▶ _PAGE EXTRACT_
»»
Author: gsingers
Date: Wed Nov  2 14:57:44 2011
New Revision: 1196616

URL: http://svn.apache.org/viewvc?rev=1196616&view=rev
Log:
lop off some stop words so that we get better clusters

Added:
    mahout/trunk/math/src/main/java/org/apache/mahout/math/MurmurHash3.java
Modified:
    
mahout/trunk/core/src/main/java/org/apache/mahout/clustering/minhash/HashFactory.java
    
mahout/trunk/core/src/test/java/org/apache/mahout/clustering/minhash/TestMinHashClustering.java
    mahout/trunk/examples/bin/build-reuters.sh

Modified: 
mahout/trunk/core/src/main/java/org/apache/mahout/clustering/minhash/HashFactory.java
URL: 
http://svn.apache.org/viewvc/mahout/trunk/core/src/main/java/org/apache/mahout/clustering/minhash/HashFactory.java?rev=1196616&r1=1196615&r2=1196616&view=diff
==============================================================================
--- 
mahout/trunk/core/src/main/java/org/apache/mahout/clustering/minhash/HashFactory.java
 (original)
««
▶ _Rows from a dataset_
»»
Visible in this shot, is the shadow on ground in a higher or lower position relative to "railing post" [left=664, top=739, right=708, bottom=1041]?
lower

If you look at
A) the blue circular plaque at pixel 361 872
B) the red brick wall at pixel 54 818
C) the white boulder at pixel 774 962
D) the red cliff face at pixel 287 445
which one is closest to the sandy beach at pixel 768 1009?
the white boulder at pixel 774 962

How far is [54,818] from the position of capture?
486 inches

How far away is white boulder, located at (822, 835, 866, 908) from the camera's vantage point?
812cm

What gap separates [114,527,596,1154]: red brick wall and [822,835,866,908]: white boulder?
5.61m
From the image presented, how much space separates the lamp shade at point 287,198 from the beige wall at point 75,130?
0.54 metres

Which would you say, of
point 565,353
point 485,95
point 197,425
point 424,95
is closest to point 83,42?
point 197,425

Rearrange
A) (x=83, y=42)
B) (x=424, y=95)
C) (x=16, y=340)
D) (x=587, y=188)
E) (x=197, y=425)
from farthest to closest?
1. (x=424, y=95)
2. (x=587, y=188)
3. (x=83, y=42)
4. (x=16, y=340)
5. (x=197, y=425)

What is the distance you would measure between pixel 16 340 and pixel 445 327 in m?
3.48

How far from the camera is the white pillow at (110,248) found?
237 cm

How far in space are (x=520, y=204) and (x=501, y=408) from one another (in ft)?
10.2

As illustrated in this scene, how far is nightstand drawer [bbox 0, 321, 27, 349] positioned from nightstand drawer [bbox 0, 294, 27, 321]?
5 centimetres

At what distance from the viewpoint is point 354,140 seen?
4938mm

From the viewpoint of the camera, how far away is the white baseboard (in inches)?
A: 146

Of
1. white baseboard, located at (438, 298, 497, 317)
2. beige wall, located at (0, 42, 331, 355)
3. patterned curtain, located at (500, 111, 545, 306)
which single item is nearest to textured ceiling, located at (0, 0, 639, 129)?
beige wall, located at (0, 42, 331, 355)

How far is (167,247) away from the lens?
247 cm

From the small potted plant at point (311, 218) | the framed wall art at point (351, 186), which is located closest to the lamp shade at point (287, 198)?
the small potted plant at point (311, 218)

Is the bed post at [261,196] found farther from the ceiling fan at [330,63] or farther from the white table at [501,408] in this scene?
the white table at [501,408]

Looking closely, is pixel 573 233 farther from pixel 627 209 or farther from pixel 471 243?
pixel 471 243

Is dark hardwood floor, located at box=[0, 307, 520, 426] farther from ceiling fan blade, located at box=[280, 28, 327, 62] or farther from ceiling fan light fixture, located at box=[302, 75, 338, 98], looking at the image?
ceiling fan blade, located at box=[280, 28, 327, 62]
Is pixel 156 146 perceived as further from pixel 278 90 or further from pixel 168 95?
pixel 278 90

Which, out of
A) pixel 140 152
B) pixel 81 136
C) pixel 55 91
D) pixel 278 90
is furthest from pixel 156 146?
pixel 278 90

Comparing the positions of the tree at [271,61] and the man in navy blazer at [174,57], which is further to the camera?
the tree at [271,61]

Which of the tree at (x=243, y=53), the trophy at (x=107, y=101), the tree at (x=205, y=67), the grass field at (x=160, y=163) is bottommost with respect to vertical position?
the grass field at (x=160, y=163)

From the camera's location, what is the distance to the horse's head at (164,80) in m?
««
Translate the log line "lop off some stop words so that we get better clusters" from the commit record into Spanish.

▶ _SOLUTION TO THIS PROBLEM_
recortar algunas palabras vacías para obtener mejores clústeres